The performance of GPSite on low-quality predicted structures. (A) The performance of GPSite on structures of different qualities, and the comparisons with the best structure-based methods in the test sets of DNA, RNA and peptide. The experimental structure-based methods input with ESMFold-predicted structures are marked with *. (B) Distributions of the TM-scores between native and predicted structures in the DNA, RNA and peptide datasets. (C) The correlations between the prediction quality of ESMFold and the performance of GPSite and GraphBind on the RNA-binding site test set when TM-score < 0.5. The scatters denote the average TM-score and AUPR for each bin after sorting the proteins according to the TM-scores and evenly dividing them into 20 discrete bins.
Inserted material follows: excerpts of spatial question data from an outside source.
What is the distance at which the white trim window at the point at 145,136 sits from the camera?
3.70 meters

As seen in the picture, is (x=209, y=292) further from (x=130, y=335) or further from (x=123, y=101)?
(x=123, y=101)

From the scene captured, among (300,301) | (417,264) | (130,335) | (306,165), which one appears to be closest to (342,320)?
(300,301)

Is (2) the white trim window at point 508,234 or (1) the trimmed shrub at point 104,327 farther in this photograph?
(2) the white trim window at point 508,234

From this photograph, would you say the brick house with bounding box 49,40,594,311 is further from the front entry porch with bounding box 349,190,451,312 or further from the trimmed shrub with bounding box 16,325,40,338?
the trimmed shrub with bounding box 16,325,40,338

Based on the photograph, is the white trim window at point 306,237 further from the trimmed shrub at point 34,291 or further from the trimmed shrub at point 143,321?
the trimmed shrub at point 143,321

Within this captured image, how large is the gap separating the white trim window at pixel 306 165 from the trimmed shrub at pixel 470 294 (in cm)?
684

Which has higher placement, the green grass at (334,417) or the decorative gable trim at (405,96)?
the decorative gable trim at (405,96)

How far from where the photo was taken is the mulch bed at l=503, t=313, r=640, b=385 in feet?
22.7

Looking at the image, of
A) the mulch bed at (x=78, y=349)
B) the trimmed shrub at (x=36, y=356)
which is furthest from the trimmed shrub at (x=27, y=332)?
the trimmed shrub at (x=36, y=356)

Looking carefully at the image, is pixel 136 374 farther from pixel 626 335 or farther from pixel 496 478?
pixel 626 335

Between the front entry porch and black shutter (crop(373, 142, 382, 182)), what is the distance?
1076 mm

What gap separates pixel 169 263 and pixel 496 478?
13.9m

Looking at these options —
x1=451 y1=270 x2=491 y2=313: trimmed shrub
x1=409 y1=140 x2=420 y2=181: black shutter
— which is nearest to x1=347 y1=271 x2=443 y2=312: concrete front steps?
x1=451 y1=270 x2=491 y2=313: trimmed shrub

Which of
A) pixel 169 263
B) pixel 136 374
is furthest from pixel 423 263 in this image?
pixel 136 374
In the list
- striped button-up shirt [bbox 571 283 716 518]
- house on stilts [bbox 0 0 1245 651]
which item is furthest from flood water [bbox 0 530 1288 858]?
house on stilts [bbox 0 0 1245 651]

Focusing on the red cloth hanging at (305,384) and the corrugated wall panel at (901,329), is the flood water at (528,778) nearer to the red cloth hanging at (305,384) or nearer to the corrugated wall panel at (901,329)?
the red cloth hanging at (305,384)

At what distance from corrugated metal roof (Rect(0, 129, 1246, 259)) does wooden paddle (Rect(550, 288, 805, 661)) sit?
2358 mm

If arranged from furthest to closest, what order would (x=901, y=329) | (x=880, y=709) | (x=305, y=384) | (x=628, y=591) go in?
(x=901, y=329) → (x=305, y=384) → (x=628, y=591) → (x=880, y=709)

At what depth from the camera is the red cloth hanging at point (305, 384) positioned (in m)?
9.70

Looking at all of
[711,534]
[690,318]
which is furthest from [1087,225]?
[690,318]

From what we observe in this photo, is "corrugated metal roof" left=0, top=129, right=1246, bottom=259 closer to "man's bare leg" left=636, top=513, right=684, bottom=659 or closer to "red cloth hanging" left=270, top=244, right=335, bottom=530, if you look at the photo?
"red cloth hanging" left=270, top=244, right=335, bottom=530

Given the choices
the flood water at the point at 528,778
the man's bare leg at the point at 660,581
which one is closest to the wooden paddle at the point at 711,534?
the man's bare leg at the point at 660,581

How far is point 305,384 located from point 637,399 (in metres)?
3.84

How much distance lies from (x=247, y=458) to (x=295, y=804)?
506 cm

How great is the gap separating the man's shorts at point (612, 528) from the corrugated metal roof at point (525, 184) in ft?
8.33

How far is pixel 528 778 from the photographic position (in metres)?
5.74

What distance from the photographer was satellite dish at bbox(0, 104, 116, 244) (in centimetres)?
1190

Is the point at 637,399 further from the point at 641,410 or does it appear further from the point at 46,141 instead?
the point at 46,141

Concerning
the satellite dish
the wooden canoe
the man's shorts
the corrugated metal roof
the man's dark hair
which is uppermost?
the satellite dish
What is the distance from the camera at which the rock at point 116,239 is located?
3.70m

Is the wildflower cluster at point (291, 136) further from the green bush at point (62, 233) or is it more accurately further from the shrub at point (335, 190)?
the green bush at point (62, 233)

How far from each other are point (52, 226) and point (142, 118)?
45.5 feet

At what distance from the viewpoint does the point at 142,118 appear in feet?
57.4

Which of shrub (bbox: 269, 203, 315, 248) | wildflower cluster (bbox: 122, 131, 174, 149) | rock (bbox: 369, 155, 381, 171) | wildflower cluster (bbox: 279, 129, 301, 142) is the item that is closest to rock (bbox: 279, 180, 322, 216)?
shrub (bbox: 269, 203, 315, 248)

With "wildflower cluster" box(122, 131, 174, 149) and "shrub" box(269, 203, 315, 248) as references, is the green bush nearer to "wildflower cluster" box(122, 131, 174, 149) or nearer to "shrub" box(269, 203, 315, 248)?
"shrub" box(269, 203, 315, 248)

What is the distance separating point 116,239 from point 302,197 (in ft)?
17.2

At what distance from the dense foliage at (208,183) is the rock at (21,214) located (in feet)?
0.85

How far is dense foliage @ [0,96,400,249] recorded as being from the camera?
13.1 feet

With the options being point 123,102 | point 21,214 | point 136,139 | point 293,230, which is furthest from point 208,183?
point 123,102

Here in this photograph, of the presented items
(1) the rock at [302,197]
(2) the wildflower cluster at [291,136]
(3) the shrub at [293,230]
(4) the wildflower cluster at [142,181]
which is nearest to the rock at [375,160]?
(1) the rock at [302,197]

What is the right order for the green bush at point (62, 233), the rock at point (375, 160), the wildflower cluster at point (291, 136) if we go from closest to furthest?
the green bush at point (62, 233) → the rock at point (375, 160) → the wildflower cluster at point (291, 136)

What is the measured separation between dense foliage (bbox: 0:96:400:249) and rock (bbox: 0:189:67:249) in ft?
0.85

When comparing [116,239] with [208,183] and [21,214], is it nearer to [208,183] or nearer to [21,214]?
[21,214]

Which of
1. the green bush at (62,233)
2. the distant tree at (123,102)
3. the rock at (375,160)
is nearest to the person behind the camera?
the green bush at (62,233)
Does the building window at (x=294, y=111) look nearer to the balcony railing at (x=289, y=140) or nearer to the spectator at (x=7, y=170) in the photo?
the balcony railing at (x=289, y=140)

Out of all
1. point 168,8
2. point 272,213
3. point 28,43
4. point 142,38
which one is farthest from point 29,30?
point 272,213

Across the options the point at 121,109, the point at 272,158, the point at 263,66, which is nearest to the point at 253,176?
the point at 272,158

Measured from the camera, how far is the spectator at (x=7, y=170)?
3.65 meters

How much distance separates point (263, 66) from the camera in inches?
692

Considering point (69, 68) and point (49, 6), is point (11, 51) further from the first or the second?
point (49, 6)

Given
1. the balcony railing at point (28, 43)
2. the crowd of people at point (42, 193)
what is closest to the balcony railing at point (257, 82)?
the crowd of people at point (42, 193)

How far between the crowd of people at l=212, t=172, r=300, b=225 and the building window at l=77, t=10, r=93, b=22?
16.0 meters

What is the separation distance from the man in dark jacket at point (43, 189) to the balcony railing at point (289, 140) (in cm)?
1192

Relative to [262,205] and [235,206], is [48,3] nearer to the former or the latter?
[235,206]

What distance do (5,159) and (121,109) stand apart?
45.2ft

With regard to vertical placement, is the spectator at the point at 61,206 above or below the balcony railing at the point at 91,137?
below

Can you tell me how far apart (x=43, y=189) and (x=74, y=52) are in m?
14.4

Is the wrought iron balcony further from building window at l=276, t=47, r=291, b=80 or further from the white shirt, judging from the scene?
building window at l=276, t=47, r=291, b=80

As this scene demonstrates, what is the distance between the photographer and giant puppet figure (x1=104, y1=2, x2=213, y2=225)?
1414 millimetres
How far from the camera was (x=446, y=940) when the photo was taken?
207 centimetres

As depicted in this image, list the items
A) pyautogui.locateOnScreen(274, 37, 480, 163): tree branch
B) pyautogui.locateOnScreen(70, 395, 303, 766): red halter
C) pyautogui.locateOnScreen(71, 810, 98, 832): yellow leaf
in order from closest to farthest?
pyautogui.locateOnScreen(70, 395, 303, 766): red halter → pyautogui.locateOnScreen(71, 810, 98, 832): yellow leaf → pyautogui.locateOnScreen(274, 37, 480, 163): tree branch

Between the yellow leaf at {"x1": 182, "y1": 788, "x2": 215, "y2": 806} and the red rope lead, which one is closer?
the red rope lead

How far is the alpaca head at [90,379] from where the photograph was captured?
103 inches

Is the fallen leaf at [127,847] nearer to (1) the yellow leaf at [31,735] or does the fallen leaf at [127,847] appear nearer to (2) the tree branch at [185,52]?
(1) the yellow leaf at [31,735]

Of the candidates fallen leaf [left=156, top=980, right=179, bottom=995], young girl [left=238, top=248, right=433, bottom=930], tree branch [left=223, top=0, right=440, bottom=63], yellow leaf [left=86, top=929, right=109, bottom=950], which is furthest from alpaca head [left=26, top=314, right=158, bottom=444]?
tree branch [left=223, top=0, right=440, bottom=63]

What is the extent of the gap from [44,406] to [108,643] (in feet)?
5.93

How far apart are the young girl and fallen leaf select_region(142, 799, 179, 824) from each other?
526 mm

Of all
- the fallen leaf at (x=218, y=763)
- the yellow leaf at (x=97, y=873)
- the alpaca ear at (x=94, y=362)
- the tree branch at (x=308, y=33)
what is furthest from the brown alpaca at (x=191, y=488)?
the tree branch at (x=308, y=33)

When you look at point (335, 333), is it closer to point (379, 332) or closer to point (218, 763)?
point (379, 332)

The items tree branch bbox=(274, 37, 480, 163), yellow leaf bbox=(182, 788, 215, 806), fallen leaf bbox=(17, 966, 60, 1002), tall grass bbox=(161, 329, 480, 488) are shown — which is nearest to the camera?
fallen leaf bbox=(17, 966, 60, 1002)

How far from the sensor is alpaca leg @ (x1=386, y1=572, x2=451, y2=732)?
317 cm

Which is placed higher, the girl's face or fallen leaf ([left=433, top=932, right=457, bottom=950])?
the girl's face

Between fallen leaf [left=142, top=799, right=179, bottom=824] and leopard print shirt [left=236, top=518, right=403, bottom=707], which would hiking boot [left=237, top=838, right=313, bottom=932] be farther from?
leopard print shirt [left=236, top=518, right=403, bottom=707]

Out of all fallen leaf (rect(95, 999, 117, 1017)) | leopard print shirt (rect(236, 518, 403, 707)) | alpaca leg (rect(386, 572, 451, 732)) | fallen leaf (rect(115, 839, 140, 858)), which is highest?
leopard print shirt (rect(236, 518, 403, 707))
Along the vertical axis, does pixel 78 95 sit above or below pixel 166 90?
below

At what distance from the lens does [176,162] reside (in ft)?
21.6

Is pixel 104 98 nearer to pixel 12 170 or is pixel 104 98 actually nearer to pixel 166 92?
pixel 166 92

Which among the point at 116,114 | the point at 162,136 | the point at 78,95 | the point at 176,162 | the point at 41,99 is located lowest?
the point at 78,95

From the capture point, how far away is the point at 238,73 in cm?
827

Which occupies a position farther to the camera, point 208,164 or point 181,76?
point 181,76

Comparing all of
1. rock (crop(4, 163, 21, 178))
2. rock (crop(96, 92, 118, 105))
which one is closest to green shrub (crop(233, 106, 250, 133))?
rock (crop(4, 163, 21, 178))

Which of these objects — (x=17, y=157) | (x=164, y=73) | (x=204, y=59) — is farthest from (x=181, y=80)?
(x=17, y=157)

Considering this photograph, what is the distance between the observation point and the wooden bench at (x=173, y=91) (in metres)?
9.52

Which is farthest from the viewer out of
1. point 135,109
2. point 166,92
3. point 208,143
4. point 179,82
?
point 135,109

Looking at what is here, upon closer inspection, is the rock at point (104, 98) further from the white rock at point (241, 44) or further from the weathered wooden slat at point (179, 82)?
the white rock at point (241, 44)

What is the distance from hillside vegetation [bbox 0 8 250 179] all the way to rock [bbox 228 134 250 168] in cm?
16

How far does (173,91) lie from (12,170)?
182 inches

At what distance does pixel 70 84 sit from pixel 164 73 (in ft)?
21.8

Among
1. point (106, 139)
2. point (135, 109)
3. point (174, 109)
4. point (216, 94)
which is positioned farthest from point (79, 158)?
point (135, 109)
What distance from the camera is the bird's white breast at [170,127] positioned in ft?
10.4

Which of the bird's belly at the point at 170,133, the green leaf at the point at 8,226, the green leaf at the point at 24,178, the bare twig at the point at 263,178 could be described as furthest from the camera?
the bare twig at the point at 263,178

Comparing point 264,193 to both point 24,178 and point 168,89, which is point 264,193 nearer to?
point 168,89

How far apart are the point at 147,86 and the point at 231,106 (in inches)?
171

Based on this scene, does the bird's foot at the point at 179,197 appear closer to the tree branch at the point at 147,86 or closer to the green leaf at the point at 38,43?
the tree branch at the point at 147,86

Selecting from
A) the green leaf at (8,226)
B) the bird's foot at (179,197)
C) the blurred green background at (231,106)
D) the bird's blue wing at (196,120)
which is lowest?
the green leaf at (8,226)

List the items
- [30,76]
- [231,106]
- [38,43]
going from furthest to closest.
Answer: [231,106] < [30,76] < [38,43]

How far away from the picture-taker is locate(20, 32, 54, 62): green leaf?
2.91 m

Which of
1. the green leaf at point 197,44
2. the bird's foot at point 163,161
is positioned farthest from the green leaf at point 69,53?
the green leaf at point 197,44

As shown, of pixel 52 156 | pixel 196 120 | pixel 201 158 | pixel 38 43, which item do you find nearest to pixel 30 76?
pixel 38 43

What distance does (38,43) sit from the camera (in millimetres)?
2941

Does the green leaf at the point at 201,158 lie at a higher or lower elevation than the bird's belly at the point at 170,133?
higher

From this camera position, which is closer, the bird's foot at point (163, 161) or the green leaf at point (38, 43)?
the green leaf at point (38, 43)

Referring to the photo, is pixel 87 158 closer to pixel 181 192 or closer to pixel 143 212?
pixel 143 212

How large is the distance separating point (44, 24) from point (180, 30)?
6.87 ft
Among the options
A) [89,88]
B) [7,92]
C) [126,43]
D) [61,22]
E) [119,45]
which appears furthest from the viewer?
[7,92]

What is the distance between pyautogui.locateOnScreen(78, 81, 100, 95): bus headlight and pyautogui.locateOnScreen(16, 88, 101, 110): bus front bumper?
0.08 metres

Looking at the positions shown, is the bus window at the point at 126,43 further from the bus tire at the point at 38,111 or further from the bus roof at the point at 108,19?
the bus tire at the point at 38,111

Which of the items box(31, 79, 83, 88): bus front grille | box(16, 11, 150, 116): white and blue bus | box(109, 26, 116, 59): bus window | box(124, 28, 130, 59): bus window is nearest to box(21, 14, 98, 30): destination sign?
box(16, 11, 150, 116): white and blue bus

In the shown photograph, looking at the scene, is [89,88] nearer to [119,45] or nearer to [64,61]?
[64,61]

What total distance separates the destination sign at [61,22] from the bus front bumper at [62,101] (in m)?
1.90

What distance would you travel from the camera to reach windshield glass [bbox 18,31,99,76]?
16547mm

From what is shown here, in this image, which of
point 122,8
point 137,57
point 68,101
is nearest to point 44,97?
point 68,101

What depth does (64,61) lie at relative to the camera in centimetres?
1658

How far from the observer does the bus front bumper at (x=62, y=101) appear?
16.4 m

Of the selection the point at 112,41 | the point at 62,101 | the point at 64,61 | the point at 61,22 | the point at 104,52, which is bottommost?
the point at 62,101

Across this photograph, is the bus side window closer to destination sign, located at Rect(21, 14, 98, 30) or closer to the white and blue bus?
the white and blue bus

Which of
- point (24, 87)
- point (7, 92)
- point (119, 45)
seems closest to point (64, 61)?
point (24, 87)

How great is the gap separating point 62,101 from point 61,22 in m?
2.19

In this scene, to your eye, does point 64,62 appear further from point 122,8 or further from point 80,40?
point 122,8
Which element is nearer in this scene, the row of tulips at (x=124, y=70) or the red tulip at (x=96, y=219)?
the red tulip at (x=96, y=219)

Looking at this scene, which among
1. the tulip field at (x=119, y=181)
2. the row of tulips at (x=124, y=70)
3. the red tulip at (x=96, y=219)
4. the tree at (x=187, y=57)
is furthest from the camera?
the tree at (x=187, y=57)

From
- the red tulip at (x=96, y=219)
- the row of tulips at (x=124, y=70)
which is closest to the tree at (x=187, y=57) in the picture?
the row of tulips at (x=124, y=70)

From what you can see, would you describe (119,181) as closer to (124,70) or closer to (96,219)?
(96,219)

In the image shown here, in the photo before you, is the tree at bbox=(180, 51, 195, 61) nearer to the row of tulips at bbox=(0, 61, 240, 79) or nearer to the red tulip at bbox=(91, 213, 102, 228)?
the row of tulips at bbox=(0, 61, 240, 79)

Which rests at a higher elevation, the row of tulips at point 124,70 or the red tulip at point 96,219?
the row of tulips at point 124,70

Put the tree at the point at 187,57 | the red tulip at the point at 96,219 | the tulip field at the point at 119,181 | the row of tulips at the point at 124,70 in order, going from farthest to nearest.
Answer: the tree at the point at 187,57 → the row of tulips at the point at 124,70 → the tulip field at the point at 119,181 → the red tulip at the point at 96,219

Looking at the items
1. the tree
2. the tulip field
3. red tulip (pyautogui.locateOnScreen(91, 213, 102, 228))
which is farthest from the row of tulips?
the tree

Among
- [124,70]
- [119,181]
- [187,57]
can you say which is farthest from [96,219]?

The lines are fit to the original data (without binning) using linear regression. (D) The glucocorticoid receptor (GR) in complex with DNA, a coactivator peptide, and Zn2+ ions (PDB: 7PRW). The ESMFold-predicted protein structure (gray) is superimposed to the native structure (cyan) using US-align (TM-score = 0.72). The ligands are colored in orange. (E) Superposition of the native (cyan) and predicted (gray) DNA-binding domains of GR (TM-score = 0.96). (F-H) The Zn2+, DNA and peptide binding site predictions by GPSite for the predicted GR structure in cartoon or surface view. True positives, false positives and false negatives are colored in green, red and yellow, respectively. The ligands in orange were subsequently added based on the native complex structure to show the quality of the predictions by GPSite.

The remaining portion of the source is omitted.